Tuesday, July 13, 2010

The Army Advances

A man stood on a hill, surrounded by nothing but open plains. His longish dark hair blew in the wind, flailing aimlessly around his face. He was getting annoyed with the single strand that seemed to be constantly getting into his eye as if it was on a mission to inconvenience him, but there were people watching, and the last thing he wanted to do was make it look like he wasn't dramatically gazing out into the future.

"Orders, sir?" a peon said from behind him. This was it. This was his moment. He'd wanted to deliver an inspiring speech since the urge to join the military had first hit him as a boy. He took a deep breath, waiting for the words to hit him. They didn't, or at least if they did it was more of a love tap.

"Onwards," he said unimpressively. Had he no restraint, he would have cursed aloud right then and there. There was no increase in the volume of his voice, no rasp in his voice that acted as a tell for his daunting life experiences, and, most regrettably of all, no emphatic finger point. He'd blown it.

"Onwards!" the peon shouted to the rag-tag team of soldiers, which amounted to maybe five on a good day when you didn't count all of the wounded that stumbled behind them, still climbing up the hill. All of them seemed to groan in unison. Onwards was not a popular course of action, it would seem. That or they were as disappointed with the man's delivery of the order as he was.

The man waited as the soldiers crawled by. Even their horses, guaranteed by the Royal Stablemaster to be the finest and most attentive in the land, seemed to have given up on life. The peon stood next to the man.

"What's our course of action, sir?" he asked, wearily looking at the wounded soldiers who brought up the rear.

"Onwards, for now," the man said.

"Yes sir, but after that?"

"The invasion commences," the man said. That was a good line, he felt. It could have used a slightly better delivery, but the material itself was pretty decent.

"Sir, shouldn't an invasion force be made up of more than seven able bodied men?"

"Not when we have our secret weapon," the man said, trying on a menacing grin. Its effect was lost on the peon, who only raised an eyebrow in confusion instead of cowering in fear.

"What would that be, sir?" The man looked at the peon, trying to pick out whether or not he was joking.

"Well I..." he started, "I figured you'd know that."

"I don't, sir. Please inform me."

"No, I mean, I put you in charge of inventory for a reason, peon."

"My name's Reikker, sir. Sergeant Reikker."

"What'd I say?"

"Peon, sir."

"Freudian slip. You'll have to forgive me."

"Whose slip?"

"Forget about it. Not important. I asked you to keep a track of inventory. Have you done that?"

"Yes sir."

"Then you know about our secret weapon then."

"No clue, sir."

"Okay, read me the inventory slip." The peon pulled a rolled up scroll out of his pouch, unfurling it and perusing over it for a few moments.

"It's not good, sir."

"What've we got?"

"Not much, sir."

"Gunpowder?"

"No sir."

"Spare swords?"

"No sir."

"Daggers, even?"

"No s- wait..." the peon examined the scroll further. "No sir."

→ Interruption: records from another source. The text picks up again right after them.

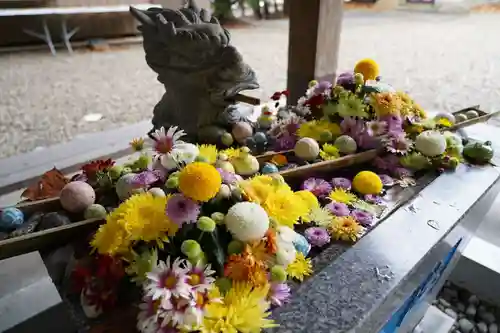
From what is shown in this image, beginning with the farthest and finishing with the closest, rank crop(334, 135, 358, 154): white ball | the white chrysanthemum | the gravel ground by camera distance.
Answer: the gravel ground, crop(334, 135, 358, 154): white ball, the white chrysanthemum

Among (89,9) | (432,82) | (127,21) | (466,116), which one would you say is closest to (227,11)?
(127,21)

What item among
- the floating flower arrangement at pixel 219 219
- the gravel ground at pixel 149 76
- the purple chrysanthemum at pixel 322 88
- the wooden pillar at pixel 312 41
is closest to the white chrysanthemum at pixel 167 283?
the floating flower arrangement at pixel 219 219

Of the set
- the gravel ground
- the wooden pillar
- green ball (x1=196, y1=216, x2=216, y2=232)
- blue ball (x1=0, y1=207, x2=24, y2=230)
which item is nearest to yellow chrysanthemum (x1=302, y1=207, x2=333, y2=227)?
green ball (x1=196, y1=216, x2=216, y2=232)

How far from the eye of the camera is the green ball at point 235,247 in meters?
0.57

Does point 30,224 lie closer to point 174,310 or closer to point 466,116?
point 174,310

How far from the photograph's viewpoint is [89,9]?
4.27 m

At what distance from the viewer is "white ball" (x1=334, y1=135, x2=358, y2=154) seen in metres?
0.93

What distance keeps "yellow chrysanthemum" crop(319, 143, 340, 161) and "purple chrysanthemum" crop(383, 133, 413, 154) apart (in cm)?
11

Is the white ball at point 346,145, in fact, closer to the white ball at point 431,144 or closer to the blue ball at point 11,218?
the white ball at point 431,144

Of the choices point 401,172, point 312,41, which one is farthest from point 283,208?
point 312,41

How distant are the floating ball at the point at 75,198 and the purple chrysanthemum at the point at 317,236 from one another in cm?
33

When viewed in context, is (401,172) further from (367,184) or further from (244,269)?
(244,269)

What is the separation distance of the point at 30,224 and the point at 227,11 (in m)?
5.60

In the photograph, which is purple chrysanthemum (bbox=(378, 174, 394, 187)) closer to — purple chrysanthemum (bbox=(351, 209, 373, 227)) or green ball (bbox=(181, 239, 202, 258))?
purple chrysanthemum (bbox=(351, 209, 373, 227))
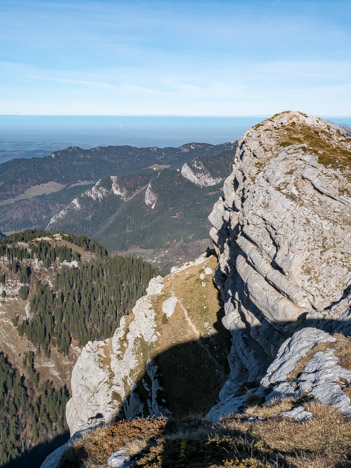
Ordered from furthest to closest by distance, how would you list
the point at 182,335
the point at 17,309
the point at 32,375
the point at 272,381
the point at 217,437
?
1. the point at 17,309
2. the point at 32,375
3. the point at 182,335
4. the point at 272,381
5. the point at 217,437

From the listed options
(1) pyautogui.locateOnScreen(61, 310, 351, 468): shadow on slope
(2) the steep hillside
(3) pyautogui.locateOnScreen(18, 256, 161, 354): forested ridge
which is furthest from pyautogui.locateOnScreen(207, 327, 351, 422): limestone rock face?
(3) pyautogui.locateOnScreen(18, 256, 161, 354): forested ridge

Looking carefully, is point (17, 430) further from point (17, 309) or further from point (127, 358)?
point (127, 358)

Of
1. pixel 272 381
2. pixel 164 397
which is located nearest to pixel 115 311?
pixel 164 397

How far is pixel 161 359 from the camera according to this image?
64875 millimetres

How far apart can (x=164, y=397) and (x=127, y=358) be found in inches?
616

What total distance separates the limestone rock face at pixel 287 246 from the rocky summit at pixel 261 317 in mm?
164

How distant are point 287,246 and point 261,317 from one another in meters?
11.2

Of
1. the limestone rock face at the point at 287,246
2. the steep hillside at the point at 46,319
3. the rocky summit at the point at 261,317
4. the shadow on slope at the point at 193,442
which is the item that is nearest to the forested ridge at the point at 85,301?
the steep hillside at the point at 46,319

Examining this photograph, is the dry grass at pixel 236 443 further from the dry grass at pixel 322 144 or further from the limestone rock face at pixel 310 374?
the dry grass at pixel 322 144

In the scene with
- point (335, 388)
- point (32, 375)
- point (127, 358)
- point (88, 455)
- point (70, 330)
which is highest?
point (335, 388)

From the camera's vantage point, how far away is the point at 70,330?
152m

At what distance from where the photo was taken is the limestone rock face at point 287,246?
125 feet

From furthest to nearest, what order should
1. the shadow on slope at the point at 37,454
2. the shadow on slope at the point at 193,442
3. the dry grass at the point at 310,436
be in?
the shadow on slope at the point at 37,454 → the shadow on slope at the point at 193,442 → the dry grass at the point at 310,436

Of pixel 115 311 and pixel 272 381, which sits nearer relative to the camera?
pixel 272 381
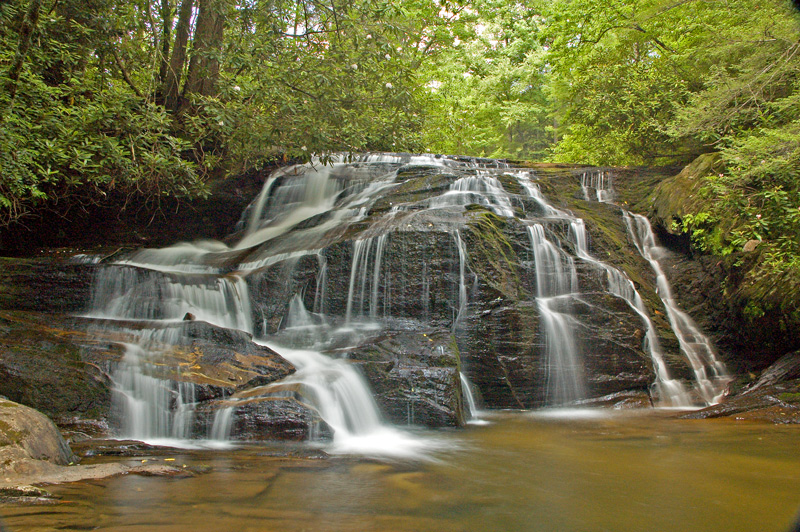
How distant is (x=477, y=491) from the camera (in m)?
4.32

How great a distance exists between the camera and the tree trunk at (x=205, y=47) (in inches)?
379

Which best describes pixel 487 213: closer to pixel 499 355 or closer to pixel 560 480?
pixel 499 355

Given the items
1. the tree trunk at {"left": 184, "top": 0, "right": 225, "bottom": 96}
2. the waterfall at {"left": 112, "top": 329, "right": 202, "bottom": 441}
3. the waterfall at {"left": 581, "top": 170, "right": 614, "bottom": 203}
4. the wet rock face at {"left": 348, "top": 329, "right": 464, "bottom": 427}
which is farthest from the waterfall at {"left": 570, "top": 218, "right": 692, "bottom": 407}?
the tree trunk at {"left": 184, "top": 0, "right": 225, "bottom": 96}

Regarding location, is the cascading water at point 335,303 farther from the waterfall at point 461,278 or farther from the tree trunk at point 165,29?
the tree trunk at point 165,29

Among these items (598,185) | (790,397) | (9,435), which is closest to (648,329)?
(790,397)

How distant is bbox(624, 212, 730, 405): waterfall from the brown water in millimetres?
2974

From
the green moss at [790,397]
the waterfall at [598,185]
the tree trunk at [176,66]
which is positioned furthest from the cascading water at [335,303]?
the waterfall at [598,185]

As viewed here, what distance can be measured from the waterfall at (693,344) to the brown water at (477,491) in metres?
2.97

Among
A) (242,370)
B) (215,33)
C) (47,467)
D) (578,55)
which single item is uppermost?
(578,55)

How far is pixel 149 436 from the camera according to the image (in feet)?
19.7

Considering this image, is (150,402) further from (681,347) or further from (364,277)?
(681,347)

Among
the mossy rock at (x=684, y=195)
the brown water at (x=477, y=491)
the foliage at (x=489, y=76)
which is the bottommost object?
the brown water at (x=477, y=491)

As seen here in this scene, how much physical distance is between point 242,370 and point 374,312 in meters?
2.76

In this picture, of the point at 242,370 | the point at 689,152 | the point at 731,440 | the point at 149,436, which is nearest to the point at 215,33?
the point at 242,370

"Okay, what does the sheet say we have?"

"Nothing, sir."

"Nothing? I know we have something."

"Not according to this sheet, sir."

"Well what does the sheet say?" The peon looked over the scroll again for a long few moments.

"We ain't got shit, sir."

"You've already said that, peon," the man started raising his voice, unsuccessfully trying to sound like he was holding back a hellish fit of rage through bared teeth. "What does the sheet say?"

"That is what the sheet says, sir." The peon flipped the scroll around to reveal that the sheet read just what the peon had said: We ain't got shit. The man stared at it dumbfounded.

"We don't have enough resources to have anything worth putting on the sheet, so we use what little resources we have to put that we don't have anything worth putting on the sheet on a sheet."

"It would seem that way, sir." The man didn't move, keeping a half-defeated, half-mortified look on his face.

"I'm starting to think we might not win this war on my good looks alone."